Cross-genderists are secretive, because their life-styles are not considered, by non-participants, socially acceptable.

A transvestic male identifies primarily as a male who has and retains male gender-identity. Often the transvestite is married and the father of children. The transvestite seldom, voluntarily, confesses his need to crossdress to his spouse, usually because of the fear of non-acceptance and the resultant rejection, although some women not only accept crossdressing and the associated behavior but seek out males having those needs and traits and actively participate in the “game” – sometimes with each partner reversing roles, not only in social, but in sexual, situations.

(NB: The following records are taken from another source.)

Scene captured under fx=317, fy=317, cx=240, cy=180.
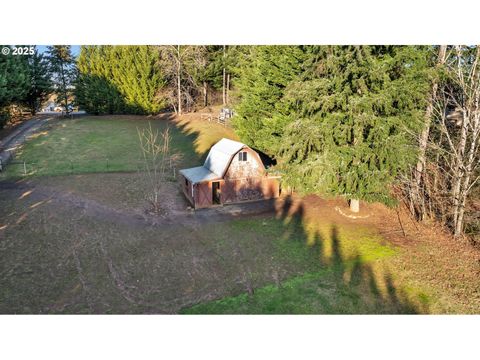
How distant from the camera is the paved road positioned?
2547cm

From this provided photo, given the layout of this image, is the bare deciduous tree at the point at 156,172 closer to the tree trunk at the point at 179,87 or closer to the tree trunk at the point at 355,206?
the tree trunk at the point at 179,87

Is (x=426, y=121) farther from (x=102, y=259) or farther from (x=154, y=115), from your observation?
(x=154, y=115)

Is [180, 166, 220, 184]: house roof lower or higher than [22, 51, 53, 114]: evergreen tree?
lower

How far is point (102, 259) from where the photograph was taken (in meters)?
14.3

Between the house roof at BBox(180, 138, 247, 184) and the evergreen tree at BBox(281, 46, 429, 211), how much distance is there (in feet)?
14.7

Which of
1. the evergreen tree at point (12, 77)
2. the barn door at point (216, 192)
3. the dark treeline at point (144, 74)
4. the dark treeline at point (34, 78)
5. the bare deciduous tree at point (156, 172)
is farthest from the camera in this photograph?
the dark treeline at point (144, 74)

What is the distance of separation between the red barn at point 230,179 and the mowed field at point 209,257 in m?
1.08

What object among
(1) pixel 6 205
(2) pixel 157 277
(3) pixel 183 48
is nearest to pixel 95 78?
(3) pixel 183 48

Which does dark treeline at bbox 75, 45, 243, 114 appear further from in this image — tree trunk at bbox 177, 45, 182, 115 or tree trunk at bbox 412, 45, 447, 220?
tree trunk at bbox 412, 45, 447, 220

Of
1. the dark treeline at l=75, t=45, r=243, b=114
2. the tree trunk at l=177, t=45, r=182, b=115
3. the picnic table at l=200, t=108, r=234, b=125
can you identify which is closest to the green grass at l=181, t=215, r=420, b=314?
the picnic table at l=200, t=108, r=234, b=125

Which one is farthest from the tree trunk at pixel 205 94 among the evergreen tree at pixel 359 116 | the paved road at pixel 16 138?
the evergreen tree at pixel 359 116

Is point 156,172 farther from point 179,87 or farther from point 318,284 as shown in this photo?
point 318,284

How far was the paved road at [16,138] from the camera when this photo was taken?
25472 millimetres

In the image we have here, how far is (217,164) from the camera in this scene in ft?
68.4
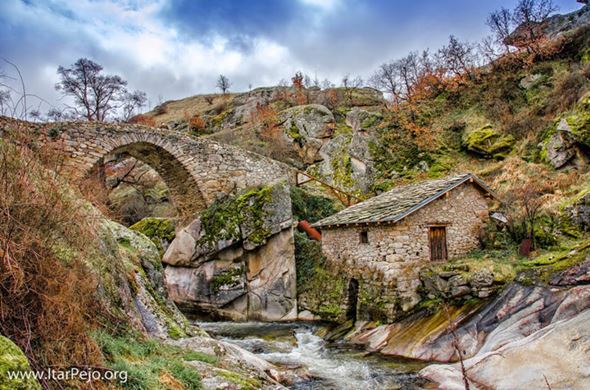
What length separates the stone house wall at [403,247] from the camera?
11.1 metres

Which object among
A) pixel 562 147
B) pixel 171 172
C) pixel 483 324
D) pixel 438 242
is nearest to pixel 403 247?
pixel 438 242

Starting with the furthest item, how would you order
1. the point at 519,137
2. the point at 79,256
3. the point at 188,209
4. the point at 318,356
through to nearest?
the point at 519,137
the point at 188,209
the point at 318,356
the point at 79,256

Some transvestites profess to be alternately or intermittently bi-gendered, although most of the time they feel and behave like a normal male. A transvestite is satisfied with being a male and generally enjoys the role. It is possible for a transvestite to adopt the female gender-role while retaining his male gender-identity, but that is a rare combination.

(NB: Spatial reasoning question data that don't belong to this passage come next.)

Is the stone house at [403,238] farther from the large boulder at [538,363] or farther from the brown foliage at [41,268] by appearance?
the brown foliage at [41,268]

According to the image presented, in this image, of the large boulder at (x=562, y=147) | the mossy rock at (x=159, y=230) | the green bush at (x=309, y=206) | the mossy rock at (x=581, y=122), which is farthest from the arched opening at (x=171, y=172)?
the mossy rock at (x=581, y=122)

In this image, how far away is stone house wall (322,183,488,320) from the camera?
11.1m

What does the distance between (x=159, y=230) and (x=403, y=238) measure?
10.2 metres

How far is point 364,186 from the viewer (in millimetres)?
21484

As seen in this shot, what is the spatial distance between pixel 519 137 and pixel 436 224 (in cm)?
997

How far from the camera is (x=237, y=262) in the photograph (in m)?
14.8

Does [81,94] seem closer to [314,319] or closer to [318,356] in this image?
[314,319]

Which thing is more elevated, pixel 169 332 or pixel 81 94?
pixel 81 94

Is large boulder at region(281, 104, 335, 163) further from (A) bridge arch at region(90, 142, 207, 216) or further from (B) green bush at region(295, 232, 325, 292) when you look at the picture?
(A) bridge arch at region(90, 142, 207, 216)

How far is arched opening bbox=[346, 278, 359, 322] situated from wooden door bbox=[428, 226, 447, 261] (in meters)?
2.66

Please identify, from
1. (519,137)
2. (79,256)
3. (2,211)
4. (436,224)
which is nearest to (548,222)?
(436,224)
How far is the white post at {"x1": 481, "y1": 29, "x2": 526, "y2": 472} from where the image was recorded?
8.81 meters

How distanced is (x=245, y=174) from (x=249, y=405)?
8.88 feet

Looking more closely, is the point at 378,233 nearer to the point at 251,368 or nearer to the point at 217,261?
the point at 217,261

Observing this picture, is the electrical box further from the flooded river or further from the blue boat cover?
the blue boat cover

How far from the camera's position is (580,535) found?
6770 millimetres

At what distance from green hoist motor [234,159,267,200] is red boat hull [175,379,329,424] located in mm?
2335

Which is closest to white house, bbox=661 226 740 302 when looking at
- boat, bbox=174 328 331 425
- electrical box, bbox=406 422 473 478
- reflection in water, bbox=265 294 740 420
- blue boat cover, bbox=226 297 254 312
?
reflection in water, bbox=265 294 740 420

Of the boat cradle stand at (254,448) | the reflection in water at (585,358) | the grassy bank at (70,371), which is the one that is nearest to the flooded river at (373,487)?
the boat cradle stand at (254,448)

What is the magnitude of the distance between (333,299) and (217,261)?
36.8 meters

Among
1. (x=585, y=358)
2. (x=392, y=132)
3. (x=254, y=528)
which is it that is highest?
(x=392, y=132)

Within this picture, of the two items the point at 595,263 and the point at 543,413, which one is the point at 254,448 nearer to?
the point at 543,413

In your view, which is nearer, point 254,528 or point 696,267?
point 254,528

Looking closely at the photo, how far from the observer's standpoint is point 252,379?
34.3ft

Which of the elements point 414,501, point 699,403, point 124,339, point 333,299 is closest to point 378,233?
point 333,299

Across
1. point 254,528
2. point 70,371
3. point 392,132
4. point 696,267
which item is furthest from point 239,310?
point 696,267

Transvestites do not, by definition, want sex reassignment surgery, although a sizable proportion self-diagnose as transsexual when they initially burst forth from “the closet.” Thankfully, saner heads prevail and irreversible reassignment surgery does not occur (one of the logical reasons for the frustrating, to the true transsexual, waiting period and Real Life Test).

A transvestite is, usually, a heterosexual male having a periodic or episodic, sometimes fetishistic, urge to dress in opposite sex clothing. The feminine apparel apparently reinforces the male gender-identity and may intensify male sexual satisfaction. The subconscious mind, apparently, associates dressing in opposite sex apparel with women as sex objects and their own formative male sexual drive; it became imprinted with the same mechanisms which form other fetishes such as the shoe fetish, the panty fetish, the leg fetish, the breast fetish or a fetish for other parts of the female body.

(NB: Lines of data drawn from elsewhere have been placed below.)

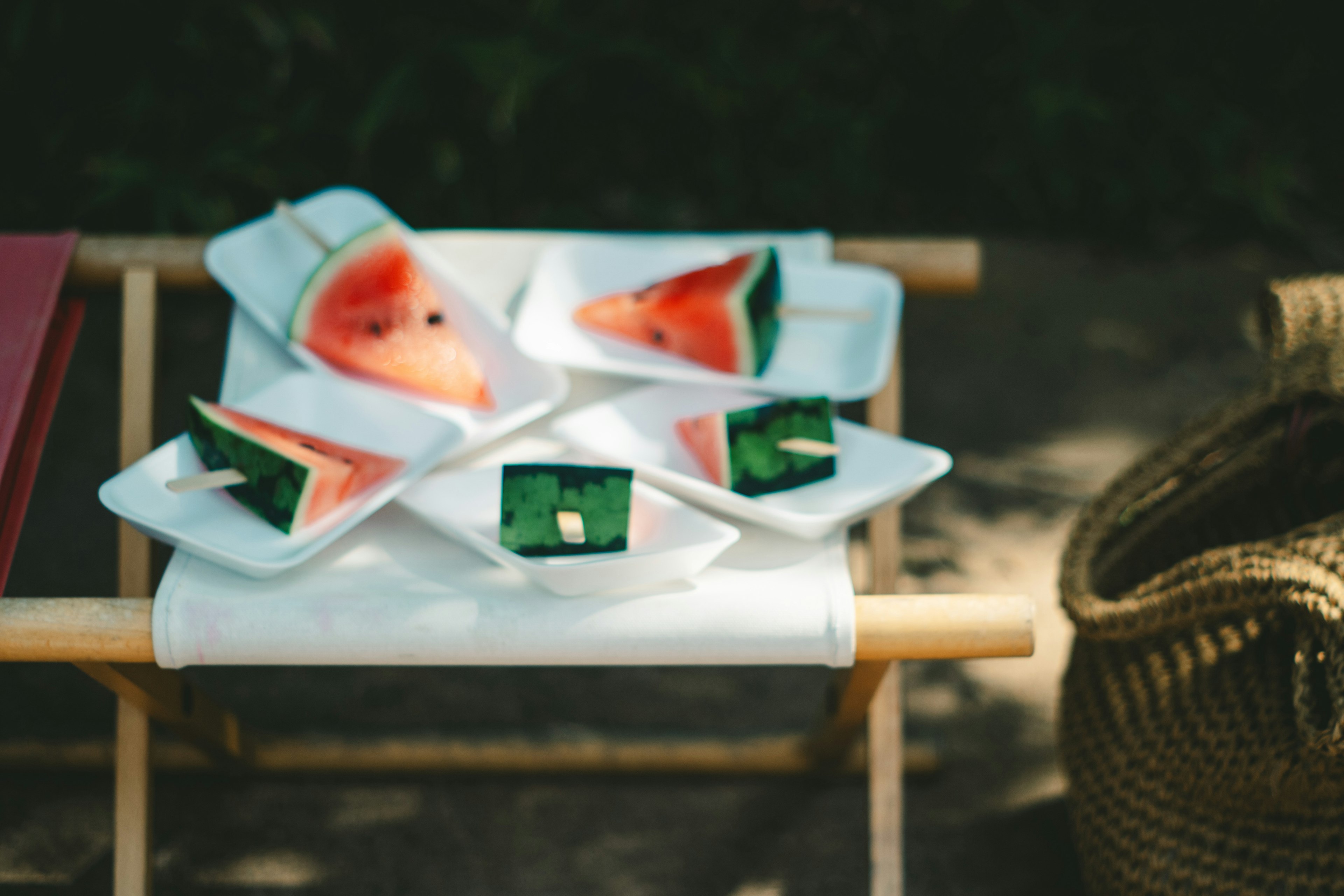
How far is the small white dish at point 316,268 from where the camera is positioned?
142 cm

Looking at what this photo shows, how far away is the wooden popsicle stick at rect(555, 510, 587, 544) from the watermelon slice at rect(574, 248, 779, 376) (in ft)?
1.26

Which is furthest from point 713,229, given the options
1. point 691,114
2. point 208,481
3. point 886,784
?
Result: point 208,481

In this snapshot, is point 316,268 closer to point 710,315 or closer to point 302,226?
point 302,226

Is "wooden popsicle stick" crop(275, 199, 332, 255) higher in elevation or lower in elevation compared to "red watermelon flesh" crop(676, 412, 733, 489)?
higher

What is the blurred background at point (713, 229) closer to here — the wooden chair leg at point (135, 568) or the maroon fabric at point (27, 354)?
the wooden chair leg at point (135, 568)

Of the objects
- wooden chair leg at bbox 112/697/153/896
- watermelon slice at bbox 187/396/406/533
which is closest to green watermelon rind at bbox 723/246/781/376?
watermelon slice at bbox 187/396/406/533

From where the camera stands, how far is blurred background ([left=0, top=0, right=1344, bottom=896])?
1.81 meters

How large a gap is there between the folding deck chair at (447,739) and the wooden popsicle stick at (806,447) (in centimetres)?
20

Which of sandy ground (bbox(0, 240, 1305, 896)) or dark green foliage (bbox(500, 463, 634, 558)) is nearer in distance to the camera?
dark green foliage (bbox(500, 463, 634, 558))

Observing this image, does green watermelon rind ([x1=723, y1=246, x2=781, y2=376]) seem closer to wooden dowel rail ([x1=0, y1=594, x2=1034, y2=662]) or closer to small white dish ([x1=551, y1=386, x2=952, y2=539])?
small white dish ([x1=551, y1=386, x2=952, y2=539])

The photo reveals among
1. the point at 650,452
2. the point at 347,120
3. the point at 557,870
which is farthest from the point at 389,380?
the point at 347,120

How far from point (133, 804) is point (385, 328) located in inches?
30.3

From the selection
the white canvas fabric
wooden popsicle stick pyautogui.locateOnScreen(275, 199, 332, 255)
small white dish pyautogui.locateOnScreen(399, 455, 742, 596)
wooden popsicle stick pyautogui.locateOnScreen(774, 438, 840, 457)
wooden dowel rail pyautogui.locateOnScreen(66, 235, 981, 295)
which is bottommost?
the white canvas fabric

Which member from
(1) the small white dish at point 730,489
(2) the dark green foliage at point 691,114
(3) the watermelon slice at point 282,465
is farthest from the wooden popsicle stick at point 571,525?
(2) the dark green foliage at point 691,114
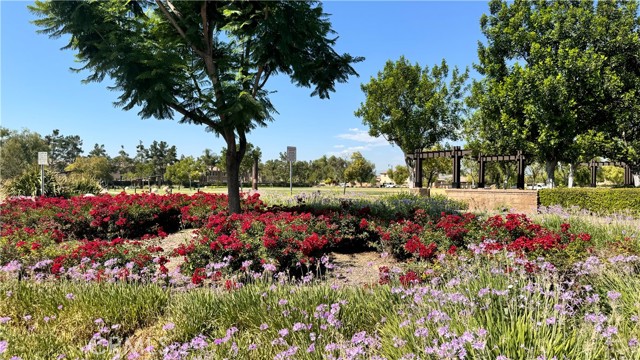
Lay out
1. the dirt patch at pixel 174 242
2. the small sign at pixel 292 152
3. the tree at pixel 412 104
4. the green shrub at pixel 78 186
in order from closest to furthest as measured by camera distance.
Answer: the dirt patch at pixel 174 242, the green shrub at pixel 78 186, the small sign at pixel 292 152, the tree at pixel 412 104

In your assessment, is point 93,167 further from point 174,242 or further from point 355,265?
point 355,265

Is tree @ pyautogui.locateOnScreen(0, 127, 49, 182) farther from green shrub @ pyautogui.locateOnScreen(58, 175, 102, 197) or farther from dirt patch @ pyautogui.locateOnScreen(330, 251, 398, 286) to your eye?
dirt patch @ pyautogui.locateOnScreen(330, 251, 398, 286)

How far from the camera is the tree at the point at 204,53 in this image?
6.82 m

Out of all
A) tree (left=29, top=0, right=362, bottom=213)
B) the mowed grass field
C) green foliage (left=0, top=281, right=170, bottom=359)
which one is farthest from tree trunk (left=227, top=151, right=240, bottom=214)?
the mowed grass field

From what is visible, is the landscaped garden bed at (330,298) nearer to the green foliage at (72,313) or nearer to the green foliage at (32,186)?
the green foliage at (72,313)

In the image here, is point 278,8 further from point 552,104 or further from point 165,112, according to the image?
point 552,104

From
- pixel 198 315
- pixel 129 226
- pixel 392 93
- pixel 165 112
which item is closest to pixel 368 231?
pixel 198 315

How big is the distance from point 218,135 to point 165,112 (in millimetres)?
1569

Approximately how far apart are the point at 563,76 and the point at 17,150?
209 feet

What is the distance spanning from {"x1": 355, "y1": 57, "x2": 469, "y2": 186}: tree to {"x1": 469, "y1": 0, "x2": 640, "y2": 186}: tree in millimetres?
7653

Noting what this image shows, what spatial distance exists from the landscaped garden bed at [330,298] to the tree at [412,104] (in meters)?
21.4

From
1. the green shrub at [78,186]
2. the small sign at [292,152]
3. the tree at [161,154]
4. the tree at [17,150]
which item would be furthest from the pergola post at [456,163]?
the tree at [161,154]

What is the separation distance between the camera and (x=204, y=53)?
8438mm

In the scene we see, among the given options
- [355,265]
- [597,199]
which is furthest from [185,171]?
[355,265]
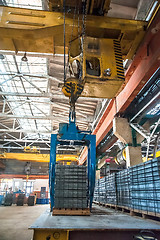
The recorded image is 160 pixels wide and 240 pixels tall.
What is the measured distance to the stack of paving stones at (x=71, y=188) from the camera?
4.20 meters

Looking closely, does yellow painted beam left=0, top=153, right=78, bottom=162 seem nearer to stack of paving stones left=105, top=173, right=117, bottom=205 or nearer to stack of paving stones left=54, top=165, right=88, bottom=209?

A transvestic fetish is intensified by virtue of the fact that, by actually wearing the fetish items (of feminine apparel) the transvestite is in intimate proximity of, and contact, with the objects. He, often, derives sensual pleasure from the feminine quality of the fabrics; he is reminded of his real sex object (the female body) through the simulation of the outward presence of a woman, and he can take satisfaction in the dissemblance of knowing he is really a man under the feminine finery.

Transvestites are, perhaps, more rejected even more than transsexuals because the transsexual at least attempts to accommodate society by changing to a full-time apparent, and as completely as possible to a, woman while the transvestite switches mode of dress, if not role, back and forth adding confusion to, at least, his visible gender-identity.